• _YOUR OBJECTIVE_:
Print the material below word for word, omitting the pictures.

======== INFORMATION SUPPLIED

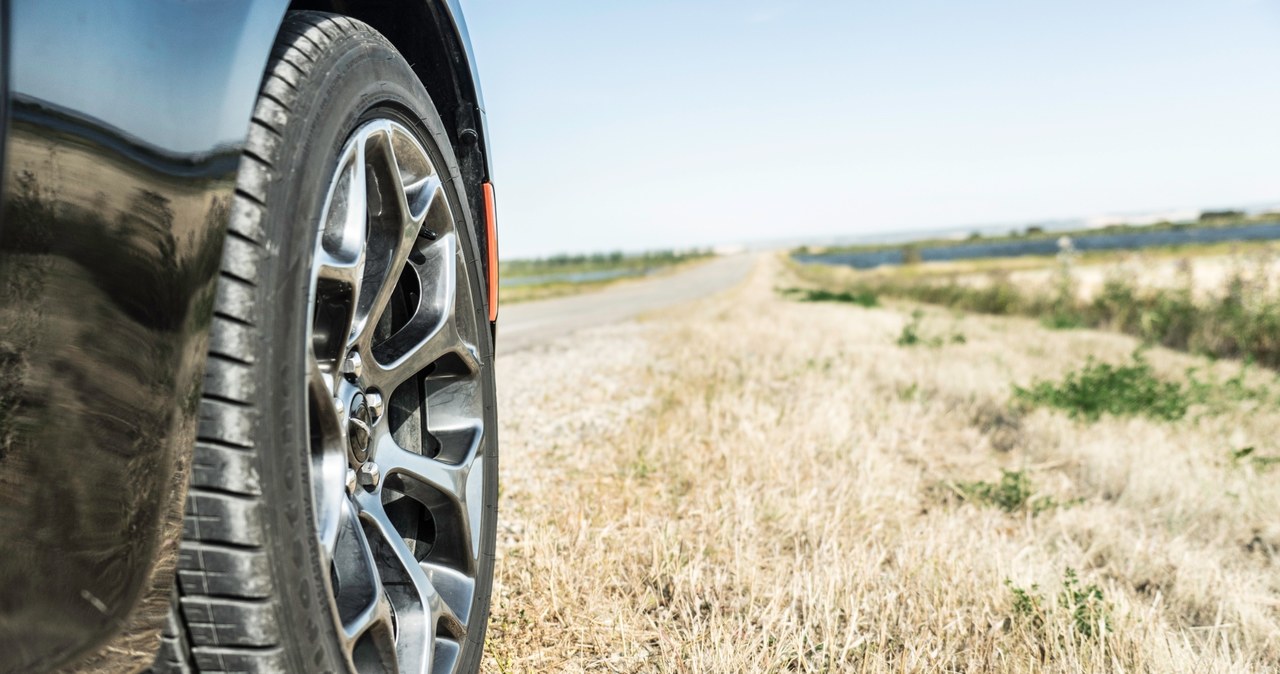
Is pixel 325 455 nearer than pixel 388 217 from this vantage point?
Yes

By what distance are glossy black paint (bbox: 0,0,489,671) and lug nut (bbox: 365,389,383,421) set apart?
0.47m

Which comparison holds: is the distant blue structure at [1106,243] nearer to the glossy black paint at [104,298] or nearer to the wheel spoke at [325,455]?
the wheel spoke at [325,455]

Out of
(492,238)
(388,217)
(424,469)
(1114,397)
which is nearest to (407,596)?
(424,469)

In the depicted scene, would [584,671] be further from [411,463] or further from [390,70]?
[390,70]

================

• _REPLY TO THE EXERCISE_:
Is pixel 325 455 nearer than pixel 388 217 from this vantage point?
Yes

By what distance are glossy black paint (bbox: 0,0,489,671) and lug nut (bbox: 365,389,383,421) set apart?
0.47m

Which comparison holds: is the distant blue structure at [1106,243] nearer to the glossy black paint at [104,298] or nearer to the wheel spoke at [325,455]?
the wheel spoke at [325,455]

Out of
(492,238)
(388,217)
(424,469)
(1114,397)
which is nearest to (407,596)?
(424,469)

In the depicted scene, would [584,671] be further from [411,463] or further from [390,70]?
[390,70]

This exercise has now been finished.